The modern era of aluminum electrolytic capacitors

The first article in this series [1] covered the early history of electrolytic capacitors, from their invention around 1880 to the invention of the modern Al electrolytic capacitor structure in 1925. To summarize the early history, "valve metals" were recognized in the 1880s for their ability to conduct in one direction but impede current flow in the opposite direction as a result of oxide growth when submersed in an appropriate electrolyte. Early attempts to use the oxide as a dielectric so formed were frustrated by acidic electrolytes, which damaged the oxide layer and resulted in short capacitor life. Charles Pollak, a manufacturer of rechargeable batteries, realized the importance of the electrolyte and found that a neutral or basic electrolyte provides much greater stability of the oxide layer.
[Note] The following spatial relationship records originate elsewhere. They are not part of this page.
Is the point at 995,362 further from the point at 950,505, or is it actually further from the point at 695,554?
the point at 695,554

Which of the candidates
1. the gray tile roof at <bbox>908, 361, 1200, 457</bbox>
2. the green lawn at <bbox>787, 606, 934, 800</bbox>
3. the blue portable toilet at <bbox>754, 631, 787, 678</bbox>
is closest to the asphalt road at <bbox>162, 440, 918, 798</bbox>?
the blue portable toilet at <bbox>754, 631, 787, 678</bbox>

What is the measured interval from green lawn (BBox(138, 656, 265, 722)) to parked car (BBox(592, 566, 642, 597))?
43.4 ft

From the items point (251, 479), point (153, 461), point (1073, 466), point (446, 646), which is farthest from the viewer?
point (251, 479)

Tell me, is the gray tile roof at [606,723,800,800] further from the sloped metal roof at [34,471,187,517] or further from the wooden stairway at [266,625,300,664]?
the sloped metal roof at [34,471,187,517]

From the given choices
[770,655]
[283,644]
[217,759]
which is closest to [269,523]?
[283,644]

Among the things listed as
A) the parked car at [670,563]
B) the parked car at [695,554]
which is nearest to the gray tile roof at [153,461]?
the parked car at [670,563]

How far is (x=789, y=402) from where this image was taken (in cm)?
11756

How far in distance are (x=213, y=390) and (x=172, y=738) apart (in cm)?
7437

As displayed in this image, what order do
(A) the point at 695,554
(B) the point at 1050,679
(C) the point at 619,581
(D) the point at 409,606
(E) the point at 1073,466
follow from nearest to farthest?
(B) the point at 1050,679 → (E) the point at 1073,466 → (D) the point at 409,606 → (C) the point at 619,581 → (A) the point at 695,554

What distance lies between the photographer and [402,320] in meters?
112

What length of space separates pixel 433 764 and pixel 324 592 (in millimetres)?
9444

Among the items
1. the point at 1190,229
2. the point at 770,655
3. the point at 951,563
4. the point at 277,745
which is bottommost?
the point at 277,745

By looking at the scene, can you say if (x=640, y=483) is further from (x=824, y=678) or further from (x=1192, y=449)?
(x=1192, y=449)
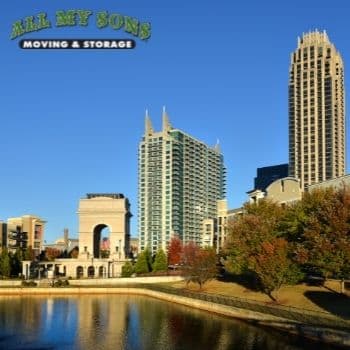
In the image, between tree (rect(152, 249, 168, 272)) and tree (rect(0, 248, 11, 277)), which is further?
tree (rect(152, 249, 168, 272))

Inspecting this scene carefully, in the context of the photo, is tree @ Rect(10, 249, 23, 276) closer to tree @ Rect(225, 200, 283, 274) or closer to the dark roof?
the dark roof

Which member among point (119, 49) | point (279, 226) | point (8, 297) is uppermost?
point (119, 49)

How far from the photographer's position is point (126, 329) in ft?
206

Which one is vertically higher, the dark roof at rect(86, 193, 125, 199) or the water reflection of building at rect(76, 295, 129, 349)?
the dark roof at rect(86, 193, 125, 199)

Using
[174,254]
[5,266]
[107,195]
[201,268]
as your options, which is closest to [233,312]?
[201,268]

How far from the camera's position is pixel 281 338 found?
2162 inches

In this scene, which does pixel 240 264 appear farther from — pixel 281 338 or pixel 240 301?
pixel 281 338

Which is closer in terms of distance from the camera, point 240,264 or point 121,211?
point 240,264

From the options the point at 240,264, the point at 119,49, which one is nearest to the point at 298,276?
the point at 240,264

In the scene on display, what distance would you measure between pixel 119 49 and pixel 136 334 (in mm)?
28316

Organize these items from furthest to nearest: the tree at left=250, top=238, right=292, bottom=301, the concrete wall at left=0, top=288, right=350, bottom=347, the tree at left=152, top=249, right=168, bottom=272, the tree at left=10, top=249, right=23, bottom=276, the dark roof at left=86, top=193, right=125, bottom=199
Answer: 1. the dark roof at left=86, top=193, right=125, bottom=199
2. the tree at left=10, top=249, right=23, bottom=276
3. the tree at left=152, top=249, right=168, bottom=272
4. the tree at left=250, top=238, right=292, bottom=301
5. the concrete wall at left=0, top=288, right=350, bottom=347

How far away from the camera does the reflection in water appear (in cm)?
5322

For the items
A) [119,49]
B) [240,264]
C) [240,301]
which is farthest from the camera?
[240,264]

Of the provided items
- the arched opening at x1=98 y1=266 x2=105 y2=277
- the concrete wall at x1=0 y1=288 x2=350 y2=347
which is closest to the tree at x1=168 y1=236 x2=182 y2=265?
the arched opening at x1=98 y1=266 x2=105 y2=277
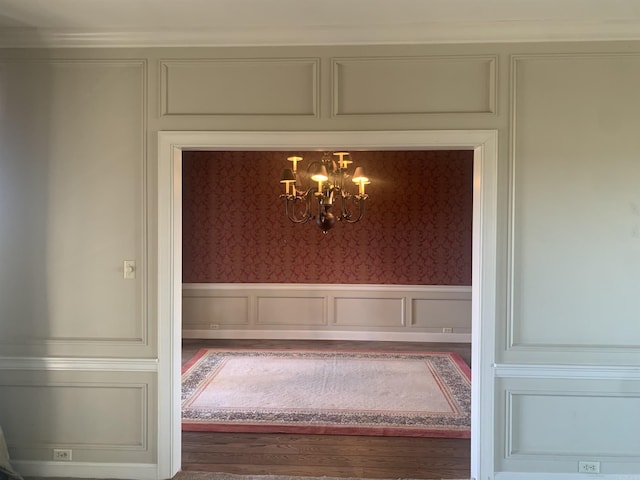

In his 1896 German patent application for an electrolytic capacitor, Pollak described his invention as a "liquid condenser with aluminum electrodes, which are covered with a uniformly insulating layer generated by forming with a weak current, characterized by using an alkaline or neutral electrolyte. Since the insulating layer is very thin, the condenser has a very high capacitance and could be used as a polarized capacitor in a DC circuit." Early electrolytic capacitors consisted of an Al electrode in a "bath" of electrolyte. The resistance of the electrolyte resulted in a relatively high equivalent series resistance (ESR), and the capacitors were both bulky and heavy, although not relative to the alternatives at the time. Mains-operated radio receivers, introduced around 1927, created a large consumer market for capacitors, which were required to produce ripple-free DC voltages. Wax paper capacitors, limited to 1 or 2 μF, had to be combined with bulky chokes (inductors) to produce efficient power frequency filters. Electrolytic capacitors provided much greater capacitance so that the chokes were not necessary, but early electrolytic capacitors used in radio receivers still consisted of an oxidized anode in a bath of electrolyte.